Monday, August 31, 2015

Postcard from El Granada

Just south of San Francisco there's a five-mile crescent of champagne-pale soft sand, and at the northernmost tip, behind the headland from Mavericks beach - one of California's top beaches for surfing - a small community developed in the last century as a seaside resort. It has a 'concentric circle street planning' (very easy to get lost in, if you were wondering) with wide avenues of eucalyptus trees, and a coastal path runs alongside the beach, between the sand dunes and the mega-busy Highway One running down the Pacific Coast all the way to Mexico.  Around 5000 people are lucky enough to live here, and I've been lucky enough to visit annually for the last five years.
This year, as usual, my plan was to walk and to write and enjoy the incredible beauty of this peaceful place, but somehow all I've done for a week is walk and take pictures.

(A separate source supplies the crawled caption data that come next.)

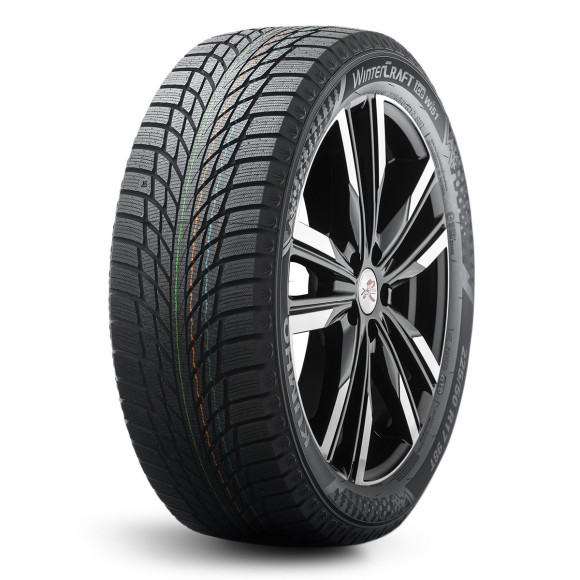 Шины Kumho 205/55/16 H 91 WinterCraft WP51 XRP Run Flat Шины Kumho 205/55/16 H 91 WinterCraft WP51 XRP Run Flat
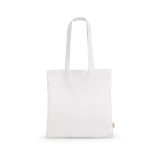 Vue 1 de Sac shopping Everest rCOTON 140 g/m². Anses 65 cm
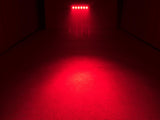 Eurolite BARRES LED-6 QCL RGB+UV Bar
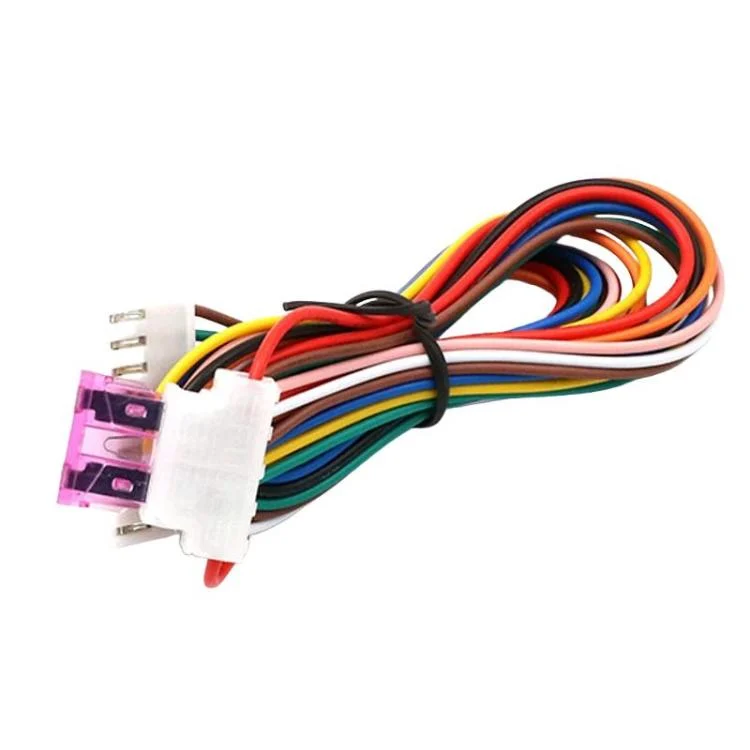 TBD06063228_3.webp Car Rearview Mirror Automatic Folding Device Rearview Mirror Extension Storage Device - Image 4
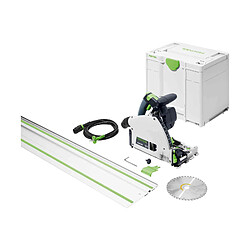 Festool TS 60 KEBQ-Plus-FS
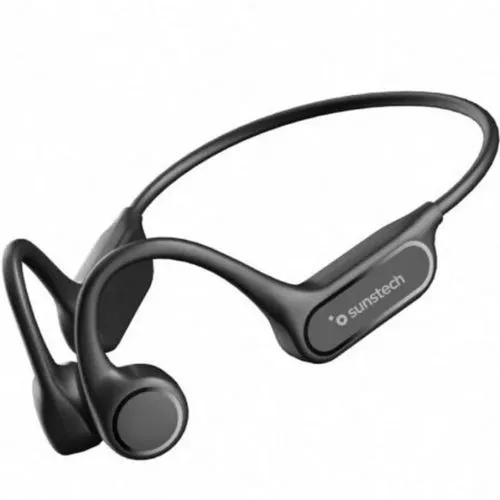 Mp3 Waterproof Sunstech 32GB BT Negro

 For around five or six hours every day,  I've walked along beaches and coastal paths and across Pillar Point bluff: I've pictured seals & pelicans, flowers & butterflies, rabbits and even a racoon as well as long views of rolling waves and closeup patterns on sand and bark... peaceful solitary days, supplemented with some pleasant interaction: a yard party and folk concert on Saturday ~ here's my generous friends' lovely home, and my host Mo Robinson headlining with harmonies from Peter Bland,
and a few of the images that stay with me, along with songs like Sunny AfternoonHotel California, and a phrase from a poem by Pablo Medina: what the ocean says, and says again and then forgets.